The goal of a new exhibit at the Seattle Art Museum is simple: to set the record straight after the Quileute Tribe's international exposure in the vampire-themed "Twilight" books and films, in which tribal members are depicted as teen werewolves provoked into snarling fits of temper.
By Lynda V. Mapes
"Our council was getting a lot of flak from our elders, saying 'Show them the real Quileute, not this Hollywood Quileute.' "
She is bemused by some of the "Twilight" tourists visiting the reservation.
"They didn't think real Quileutes actually existed; they just thought somebody made it up. It's, 'Oh my God, we got to see real Quileutes and the guys could be in the movie, they are so buff, why did they even use actors?'"
We also see hints of the "werewolf = savage" meme. The writer says the fictional Indians display "snarling fits of temper." The Quileute think the movies are portraying them as "wild" and "crazy." In other words, the Quileute werewolf is an update of the stereotypical noble savage. Twilight is reinforcing the age-old belief that Indians are fierce, predatory animals.

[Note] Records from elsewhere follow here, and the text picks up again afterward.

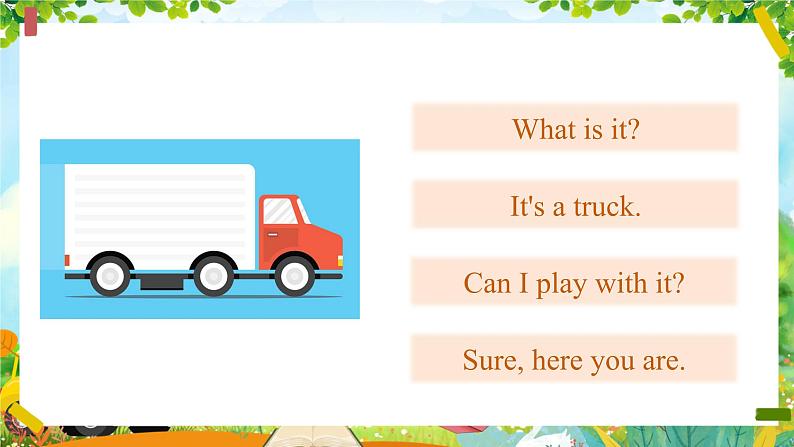 What is it?

It's a truck.

Can I play with it?

Sure, here you are.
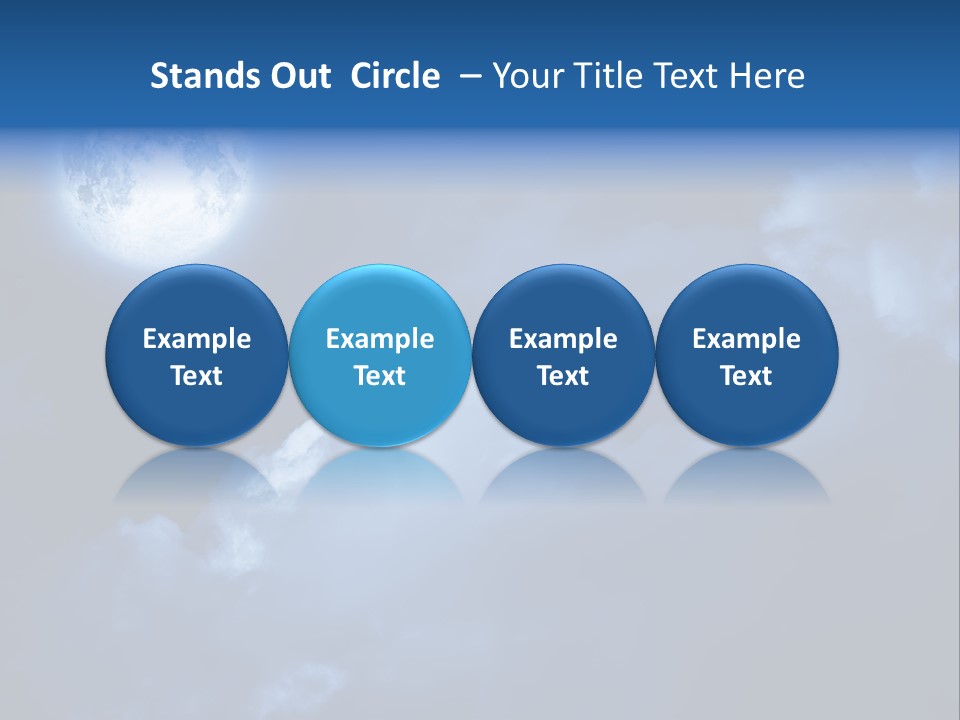 Stands Out Circle – Your Title Text Here

Example Text

Example Text

Example Text

Example Text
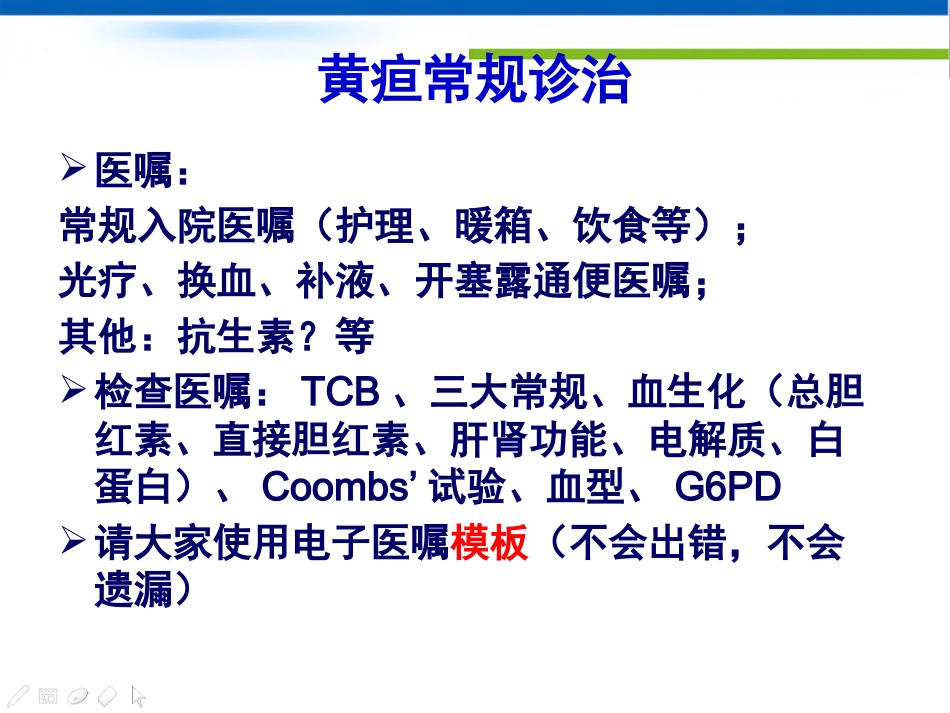 黄疸常规诊治

➢ 医嘱：
常规入院医嘱（护理、暖箱、饮食等）；
光疗、换血、补液、开塞露通便医嘱；
其他：抗生素？等

➢ 检查医嘱： TCB 、三大常规、血生化（总胆红素、直接胆红素、肝肾功能、电解质、白蛋白）、 Coombs’ 试验、血型、 G6PD

➢ 请大家使用电子医嘱模板（不会出错，不会遗漏）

For more on the museum exhibit, see Quileute Exhibit at Seattle Art Museum. For more on the effects of the Twilight movies, see Native Beliefs = Werewolf Story?, Media Doesn't Know Quileutes Are Real, and Twilight Readers Forget Quileutes.
So much would have been done to alleviate the confusion and set the record straight if Meyers had included a couple of pages as an appendix in one or two of her books with "this is what the real Quileutes ARE like, compared to my fictional spin on them".